I worry about my attachment style; how often I reach out to people, how consequential their replies seem. I worry that my parents think I’m a disappointment. I worry about the aftermath of my departure from Bangalore. I worry that everyone I love is selfish, and then I worry that I’m selfish for not being able to love without expecting something in return. I worry that my gratitude is crumbling with every moment that my ego feels slighted. I worry that my egalitarian perspective of the world is a complete sham, especially when I exhibit typical ‘special snowflake’ behaviour.
I worry that I’m high maintenance/ demanding/ clingy and every other macho adjective that is used to fit the caricature of an “over-sensitive” woman. I worry that my writing is trite, unimaginative and horrifyingly mediocre. I worry about biscuits disintegrating in a piping hot cup of coffee. I worry that my mother thinks I’m starving myself when I drink soup with four handfuls of pepper, instead of a full meal. I worry that I claim to love animals almost as much I claim to love a double-meat burger. I worry about upholding progressive values in a country that is entrenched in conservatism. I worry about wearing skirts on a public bus, which allows men to ogle at my furry calves. I worry about being typecast as a privileged young adult who could afford to blow her daddy’s cash on an arts degree.
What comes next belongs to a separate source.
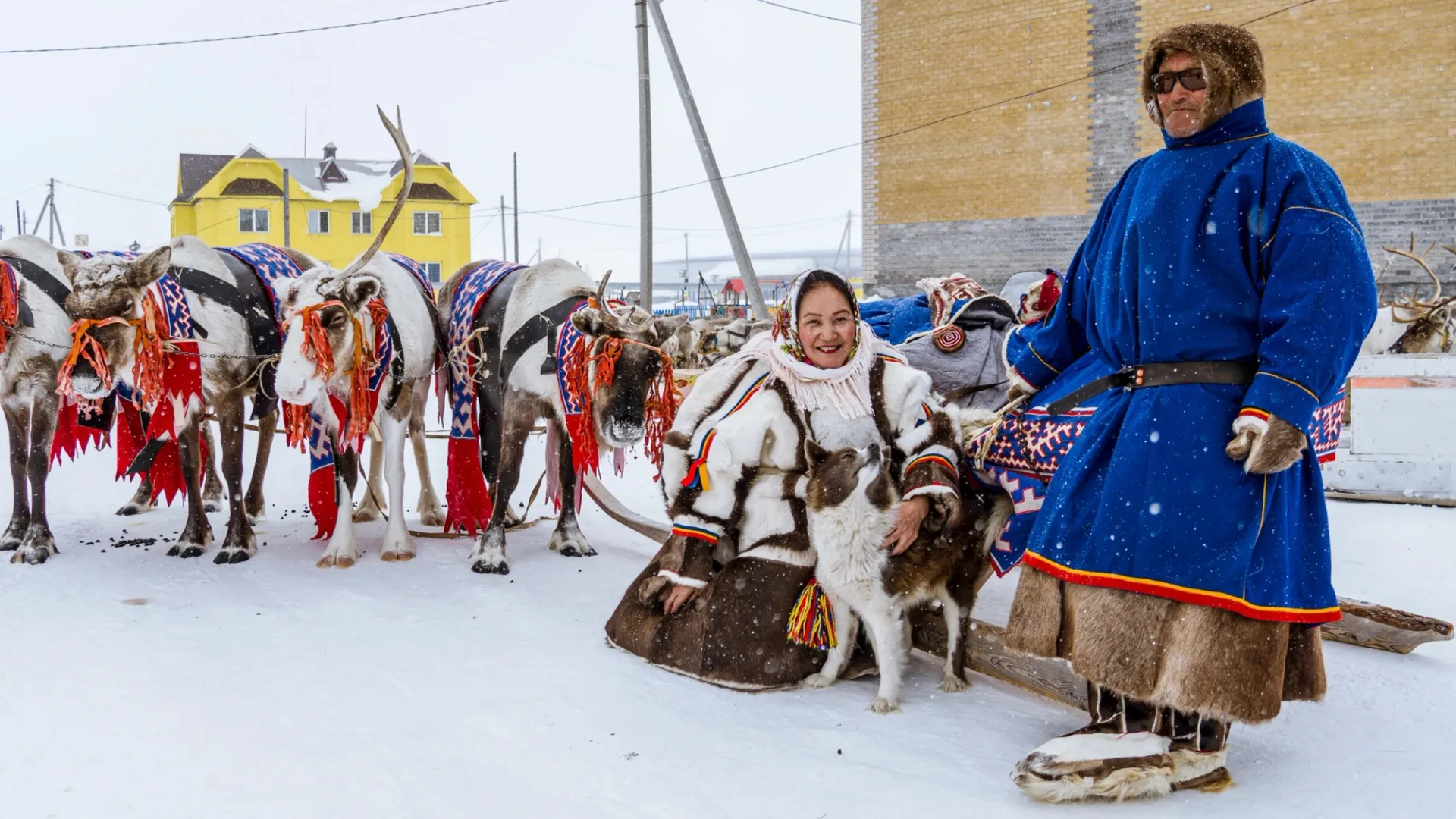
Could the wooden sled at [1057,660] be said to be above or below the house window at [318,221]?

I worry that most of what I win is not deserved and most of what I suffer isn’t either. I worry about the ineptitude of my country’s majoritarian government. I worry that my boyfriend doesn’t enjoy sex with me, anymore.
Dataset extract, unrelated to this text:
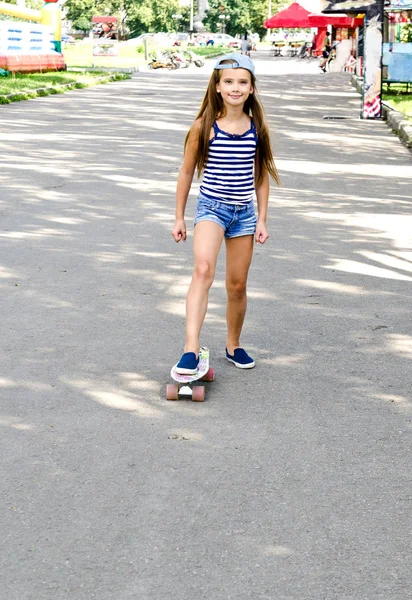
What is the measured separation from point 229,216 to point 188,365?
773mm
I worry about the primordial greed attached with the economic and political system of capitalism. I worry when I’m so positively captivated by all the privileges capitalism bestows upon me. I worry about calling someone a hypocrite, lest the pot calls the kettle black. I worry that my activism is limited to social justice warrior behaviour. I worry that my vulnerability makes me an enticing target. I worry about cheered along and chided when I worry “too much.”